Asked by Anonymous at 2:00 AM on Mar. 5, 2009 in Relationships

Answers (13)
  • do u really want to get back with a men the leave u and your kids for others women come on u can do without him and find a good men

    Anonymous

    Answer by Anonymous at 2:05 AM on Mar. 5, 2009

  • honey you need to leave him!! he is not good enough for you at all! Hes playing you. he knows he has you under his thumb, he seems like a total power freak and you need to escape now while you can!! The way I look at it, would you want your children growing up and having a relationship like the one you have? ?Because if you keep your kids around him they are going to do the same things!! your son will be the same way and your daughter will let men walk all over her. get out! go on your lunch tomorrow and pray that he sweeps you off your feet =) youre too good for that,
    Amanduhpanda

    Answer by Amanduhpanda at 2:08 AM on Mar. 5, 2009

  • okay im gonna show my profil cause i want you to know im not just one out there.. i have been there.. and i dont know i would say your heart but do i think that if he has already done this 2 times that you should go back no.. do i think that if you did something with someone else it would be wrong.. that depents.. if you did it cause you wanted to get back at him.. then its wrong.. and if thats no the reason i dont see a problem.. I really have been in your shoes and no matter how many people tell you not to take him back if you love him you will.. but you most likely will end up back out on the street
    miss_nevin

    Answer by miss_nevin at 2:10 AM on Mar. 5, 2009

  • I would not get back with him, hes just gonna break your heart yet again and he's hit you!! dont put up with that shit!!!
    Breezy1988

    Answer by Breezy1988 at 2:49 AM on Mar. 5, 2009

  • Leave him. You are only hurting yourself by staying and being treated so badly. Do you want your kids growing up thinking it's ok to be unhappy and mistreated by your spouse or to mistreat your spouse? I doubt you do, so please..for your sake and theirs - LEAVE.
    irishstarz

    Answer by irishstarz at 3:07 AM on Mar. 5, 2009

  • I wasn't keeping the appartment up like I should and I was doing wrong. That's why he left because of me, not because of anything else.

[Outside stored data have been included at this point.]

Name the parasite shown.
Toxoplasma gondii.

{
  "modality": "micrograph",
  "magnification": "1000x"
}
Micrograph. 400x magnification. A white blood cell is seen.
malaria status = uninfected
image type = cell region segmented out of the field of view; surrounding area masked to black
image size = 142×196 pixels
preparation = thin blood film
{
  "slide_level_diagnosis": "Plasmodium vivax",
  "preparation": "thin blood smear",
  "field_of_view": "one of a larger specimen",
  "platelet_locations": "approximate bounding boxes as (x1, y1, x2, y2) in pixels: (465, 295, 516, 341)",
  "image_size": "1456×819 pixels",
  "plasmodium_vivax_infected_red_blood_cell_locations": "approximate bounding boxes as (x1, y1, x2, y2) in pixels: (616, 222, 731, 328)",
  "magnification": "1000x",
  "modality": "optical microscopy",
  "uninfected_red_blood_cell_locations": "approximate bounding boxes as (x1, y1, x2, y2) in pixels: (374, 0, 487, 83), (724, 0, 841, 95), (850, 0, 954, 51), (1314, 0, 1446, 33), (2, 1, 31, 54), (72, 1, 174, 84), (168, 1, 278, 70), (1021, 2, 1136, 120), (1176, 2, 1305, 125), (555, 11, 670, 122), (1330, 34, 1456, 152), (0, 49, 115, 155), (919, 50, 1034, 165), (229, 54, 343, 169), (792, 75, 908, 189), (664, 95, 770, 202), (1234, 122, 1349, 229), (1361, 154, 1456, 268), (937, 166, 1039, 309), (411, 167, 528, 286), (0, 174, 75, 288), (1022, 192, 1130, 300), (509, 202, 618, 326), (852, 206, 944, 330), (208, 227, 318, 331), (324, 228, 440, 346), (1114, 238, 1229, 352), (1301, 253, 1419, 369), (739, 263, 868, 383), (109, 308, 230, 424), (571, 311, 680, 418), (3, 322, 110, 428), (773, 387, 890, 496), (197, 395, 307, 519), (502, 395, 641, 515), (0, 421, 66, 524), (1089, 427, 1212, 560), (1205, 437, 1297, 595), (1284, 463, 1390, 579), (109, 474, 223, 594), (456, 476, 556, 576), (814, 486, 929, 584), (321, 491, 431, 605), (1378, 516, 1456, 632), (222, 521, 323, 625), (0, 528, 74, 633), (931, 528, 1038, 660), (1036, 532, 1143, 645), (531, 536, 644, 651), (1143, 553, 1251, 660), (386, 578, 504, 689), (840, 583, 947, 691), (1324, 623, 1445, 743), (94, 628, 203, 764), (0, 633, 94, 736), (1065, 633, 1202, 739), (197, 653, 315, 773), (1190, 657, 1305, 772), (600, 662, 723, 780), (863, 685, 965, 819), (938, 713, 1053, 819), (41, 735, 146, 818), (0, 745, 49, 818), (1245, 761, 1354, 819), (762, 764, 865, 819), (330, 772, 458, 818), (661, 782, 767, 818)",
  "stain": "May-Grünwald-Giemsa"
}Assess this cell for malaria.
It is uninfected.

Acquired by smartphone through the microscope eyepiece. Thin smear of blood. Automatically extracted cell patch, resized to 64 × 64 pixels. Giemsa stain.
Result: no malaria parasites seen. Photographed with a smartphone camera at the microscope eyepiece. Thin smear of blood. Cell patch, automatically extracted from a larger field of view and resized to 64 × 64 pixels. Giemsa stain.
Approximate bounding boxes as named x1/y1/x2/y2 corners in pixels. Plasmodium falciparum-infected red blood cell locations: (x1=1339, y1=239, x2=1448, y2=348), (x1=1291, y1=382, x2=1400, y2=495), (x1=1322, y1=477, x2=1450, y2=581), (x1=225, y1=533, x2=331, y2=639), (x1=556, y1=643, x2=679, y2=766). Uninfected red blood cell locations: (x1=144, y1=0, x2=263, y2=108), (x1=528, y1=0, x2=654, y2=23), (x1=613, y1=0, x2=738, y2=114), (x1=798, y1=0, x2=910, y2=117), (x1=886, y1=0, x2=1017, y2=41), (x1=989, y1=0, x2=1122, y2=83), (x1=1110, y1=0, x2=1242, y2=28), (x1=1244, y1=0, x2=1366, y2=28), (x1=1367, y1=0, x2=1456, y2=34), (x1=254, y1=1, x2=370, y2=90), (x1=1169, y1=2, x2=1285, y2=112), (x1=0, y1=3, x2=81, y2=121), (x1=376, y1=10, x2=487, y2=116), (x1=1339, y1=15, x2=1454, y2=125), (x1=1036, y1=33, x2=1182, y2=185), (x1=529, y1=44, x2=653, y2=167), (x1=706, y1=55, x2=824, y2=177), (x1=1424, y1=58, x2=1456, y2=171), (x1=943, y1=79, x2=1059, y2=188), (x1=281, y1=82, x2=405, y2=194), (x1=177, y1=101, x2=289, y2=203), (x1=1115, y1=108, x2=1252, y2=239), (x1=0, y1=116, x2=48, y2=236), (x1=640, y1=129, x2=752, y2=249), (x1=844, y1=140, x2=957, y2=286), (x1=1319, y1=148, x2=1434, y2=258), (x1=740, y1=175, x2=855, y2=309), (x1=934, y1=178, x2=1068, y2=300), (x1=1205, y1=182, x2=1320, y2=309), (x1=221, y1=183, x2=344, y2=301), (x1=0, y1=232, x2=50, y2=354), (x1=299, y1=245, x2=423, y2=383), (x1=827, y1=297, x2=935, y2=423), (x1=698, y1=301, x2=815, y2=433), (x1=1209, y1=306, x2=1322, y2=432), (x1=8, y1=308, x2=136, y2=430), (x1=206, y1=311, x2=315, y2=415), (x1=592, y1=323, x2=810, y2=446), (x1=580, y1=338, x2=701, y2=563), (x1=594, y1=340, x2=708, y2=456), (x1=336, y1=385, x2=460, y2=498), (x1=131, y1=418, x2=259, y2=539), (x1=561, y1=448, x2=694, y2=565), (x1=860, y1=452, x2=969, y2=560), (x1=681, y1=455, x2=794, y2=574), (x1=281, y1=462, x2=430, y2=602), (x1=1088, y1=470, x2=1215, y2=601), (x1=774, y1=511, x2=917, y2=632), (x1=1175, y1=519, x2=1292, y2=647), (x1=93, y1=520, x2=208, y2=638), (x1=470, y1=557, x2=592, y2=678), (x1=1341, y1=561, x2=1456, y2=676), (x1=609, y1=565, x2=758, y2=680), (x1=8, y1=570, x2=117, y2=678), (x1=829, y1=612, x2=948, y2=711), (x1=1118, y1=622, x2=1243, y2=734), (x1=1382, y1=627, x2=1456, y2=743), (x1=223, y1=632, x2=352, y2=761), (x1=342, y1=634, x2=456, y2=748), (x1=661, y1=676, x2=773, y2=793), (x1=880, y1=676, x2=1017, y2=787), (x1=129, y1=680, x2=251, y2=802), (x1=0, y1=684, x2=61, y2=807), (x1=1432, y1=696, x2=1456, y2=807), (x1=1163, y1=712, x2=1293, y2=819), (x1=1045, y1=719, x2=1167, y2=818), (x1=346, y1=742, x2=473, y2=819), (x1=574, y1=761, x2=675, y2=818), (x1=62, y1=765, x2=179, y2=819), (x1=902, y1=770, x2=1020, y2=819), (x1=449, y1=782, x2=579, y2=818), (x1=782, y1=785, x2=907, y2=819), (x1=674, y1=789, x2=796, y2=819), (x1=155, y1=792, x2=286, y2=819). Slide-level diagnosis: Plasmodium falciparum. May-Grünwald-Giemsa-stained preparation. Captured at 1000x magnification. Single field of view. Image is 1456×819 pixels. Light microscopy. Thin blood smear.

    I told him that I was thinking about divorce and he wants one more chance. But I don't think that he's willing to get help with the abuse.
    Anonymous

    Answer by Anonymous at 3:07 AM on Mar. 5, 2009

  • He doesn't deserve another chance. He HIT you. That threw out any possible chances. Good luck..
    irishstarz

    Answer by irishstarz at 3:30 AM on Mar. 5, 2009

  • "he used to hit me"

    Hubby was OUT the moment the first blow landed.

    That said...get your divorce finalized before anything happens with any other man.
    gdiamante

    Answer by gdiamante at 3:54 AM on Mar. 5, 2009

  • Why go "back" to either of these men? One is an old boyfriend-couldn't have been right the first time-and the other is a playboy hubby that becomes violent as well as horny. Girl please! Leave them both alone and DO you! You are going to move in after another woman just moved out?! That's ok...
    QueenAdeela

    Answer by QueenAdeela at 5:57 AM on Mar. 5, 2009

  • You should never endure an abusive relationship, if he has the guts to hit you a first time it wil happen again and again, nobody deserves that, maybe you and your kids should move on. My mom always ended up in abusive relationships, i witnessed it. You don't want your children to have memories like that.